In case you’re unfamiliar with Auteur Theory, it posits that the director is the primary author of the final film because they oversaw the visuals, audio and editing of the storyline. This theory often runs into resistance from those who view the screenwriter at the film’s author and the director as the person responsible for translating the words into images. There is credible argument to be made in both cases. Ultimately, it depends on what the moviegoer is looking for when they sit down and watch the film.
Lynch’s fans wanted Lynch’s subconscious to explode all over them and he rarely disappointed in that regard. A quick perusal of Lynch’s surprisingly short filmography shows that he wrote all but one of the films he directed. So, in his case, I’m not convinced Auteur Theory applies. Lynch was the author of his films and, sadly he was entirely too in love with himself to create anything remotely resembling coherent, accessible tales of the human condition.
Weirdness for the sake of weirdness was Lynch’s bailiwick.

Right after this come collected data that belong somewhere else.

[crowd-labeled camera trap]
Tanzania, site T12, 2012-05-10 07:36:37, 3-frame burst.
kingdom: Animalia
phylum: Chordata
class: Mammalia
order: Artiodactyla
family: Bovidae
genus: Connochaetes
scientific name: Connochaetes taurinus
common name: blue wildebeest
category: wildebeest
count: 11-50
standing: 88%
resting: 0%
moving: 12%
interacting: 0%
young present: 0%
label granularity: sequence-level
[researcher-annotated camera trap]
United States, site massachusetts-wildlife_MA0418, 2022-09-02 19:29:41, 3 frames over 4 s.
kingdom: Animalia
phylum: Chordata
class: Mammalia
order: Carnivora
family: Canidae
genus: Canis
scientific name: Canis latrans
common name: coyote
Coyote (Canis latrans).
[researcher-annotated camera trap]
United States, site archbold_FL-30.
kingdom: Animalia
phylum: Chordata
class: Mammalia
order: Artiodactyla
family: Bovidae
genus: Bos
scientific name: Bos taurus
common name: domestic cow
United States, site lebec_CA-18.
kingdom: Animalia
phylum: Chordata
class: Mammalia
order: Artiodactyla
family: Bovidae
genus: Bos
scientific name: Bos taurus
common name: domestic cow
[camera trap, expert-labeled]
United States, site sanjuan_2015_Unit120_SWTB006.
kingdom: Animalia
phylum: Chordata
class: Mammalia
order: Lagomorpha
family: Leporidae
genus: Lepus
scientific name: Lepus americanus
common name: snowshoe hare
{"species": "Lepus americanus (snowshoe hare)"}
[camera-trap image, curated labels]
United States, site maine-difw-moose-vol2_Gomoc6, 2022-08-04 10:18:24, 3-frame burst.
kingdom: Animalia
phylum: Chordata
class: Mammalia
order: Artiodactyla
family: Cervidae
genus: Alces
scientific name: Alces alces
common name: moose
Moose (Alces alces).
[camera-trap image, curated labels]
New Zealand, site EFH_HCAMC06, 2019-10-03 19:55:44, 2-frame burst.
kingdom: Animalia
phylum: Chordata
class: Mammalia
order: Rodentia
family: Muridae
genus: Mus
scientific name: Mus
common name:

Unlike David Cronenberg who clearly has something to say despite how fucked up it is, Lynch seemed to merely vomit strange because he thought it was cool. Most of us got over that when we got into out mid-twenties but most of us didn’t make a lucrative career out of it either.
So yes, there’s one less self-indulgent auteur in the world but the man definitely made an indelible mark before he left us. What else can we ask for in our lives?